I shook my head slowly. “By the gods, the man’s seed has spread like weeds in a wheat field.”
“Perhaps we should set fire to the field to cleanse it,” Tacitus said. It was a dangerous thing to say, even when we could be sure there were no spies to hear us.
“The men have all been killed off, I think,” Calpurnius said, “but there could be dozens of women out there, ready to breed the next generation. They don’t brag about their descent because some man who craves power will come seeking them. And you can’t spot them easily because they have their fathers’ names, not the Julian family name. Longina’s father was Domitius Corbulo, the general whom Nero forced to commit suicide. Her connection to Augustus came through her mother.”
“And any man who was married to her could have some chance to claim power,” I said. Even though Augustus’ last recognized descendant had been dead for fifteen years, his name and any connection to it, no matter how remote, gave a man a status that mere mortals such as myself could not hope to equal.
Calpurnius nodded. “Exactly. In those chaotic times several of Aelius’ friends thought he might put himself forward. He had held high offices. His ancestors had held consulships and governorships. He was not unworthy, we thought, to become princeps. Better an educated, cultivated man like him than the brutish generals who were competing for power.”
“But he had no troops under his command,” Tacitus pointed out.
“That’s correct. What he had, though, was a descendant of the deified Augustus by his side, and their children would carry that same blood. They would not establish a new dynasty but would revive Rome’s first dynasty, the empire’s rightful rulers.”
Even in the
dim light I could see Tacitus take a deep breath to steady himself. The idea of Rome having a ruler of any kind, let alone a “rightful” ruler, is repugnant to him. He longs, with all his being, for the restoration of the Republic.
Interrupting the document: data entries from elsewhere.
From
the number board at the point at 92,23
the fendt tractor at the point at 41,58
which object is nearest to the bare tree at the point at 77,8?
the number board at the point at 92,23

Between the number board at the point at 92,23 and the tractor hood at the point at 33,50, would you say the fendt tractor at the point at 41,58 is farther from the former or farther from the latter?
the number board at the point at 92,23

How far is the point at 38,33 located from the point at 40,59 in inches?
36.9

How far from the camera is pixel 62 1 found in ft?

“So how did Domitian end up with Aelius’ wife?” I asked.
“By the end of that summer it was clear Vespasian and his sons would win out,” Calpurnius said. “Vitellius had taken Rome, but nobody wanted that drunken lout as our ruler. Vespasian and Titus were still in the east, trying to squelch the revolt of the Jews. Domitian was in Rome, claiming to represent his family’s interests.”
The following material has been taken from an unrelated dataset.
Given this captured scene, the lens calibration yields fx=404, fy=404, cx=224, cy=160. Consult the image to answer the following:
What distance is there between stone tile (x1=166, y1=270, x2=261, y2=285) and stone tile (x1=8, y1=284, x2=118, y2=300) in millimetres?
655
Tacitus snorted. “He still likes to say that he took the empire from Vitellius and gave it to his father when Vespasian got to Rome.”
“What he did take,” Calpurnius said, “was Longina. He seduced her by promising her that she would play Livia to his Augustus.”
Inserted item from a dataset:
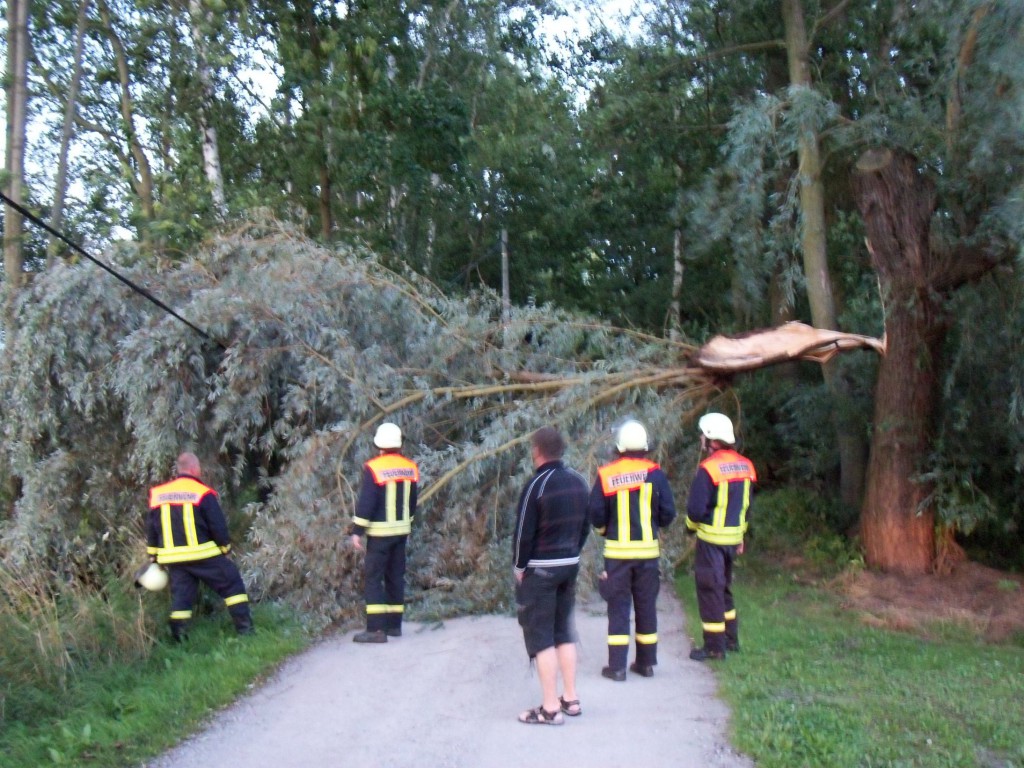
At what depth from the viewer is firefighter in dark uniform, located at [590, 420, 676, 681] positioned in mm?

“Why would a woman yield to that sort of blandishment?” I asked. From what I’d read, Livia had been a manipulative, conniving shrew who stopped at nothing—possibly even murder—to clear the way for her son Tiberius to succeed Augustus. In her old age she had supplied Augustus with virgins to deflower. What sort of woman would want to be compared to her?
“Longina is very aware of her ancestry,” Calpurnius said. “She has always been deeply embarrassed by her father’s suicide and the eclipse of her family. She married Aelius and had resigned herself, I think, to remaining in obscurity, even though she chafed at it. But Domitian offered her the chance to claim what she saw as her rightful place.”
“She gives him a modicum of legitimacy,” Tacitus said, “in an otherwise illegitimate system.” Calpurnius raised his head as if he would object, but said nothing as Tacitus went on. “Plus, their children would be descendants of Augustus.”
Calpurnius nodded and again took Bastet’s hand in his. “That’s exactly what Domitian was thinking, I’m sure. He is obsessed with his inferiority to the Julian bloodline.”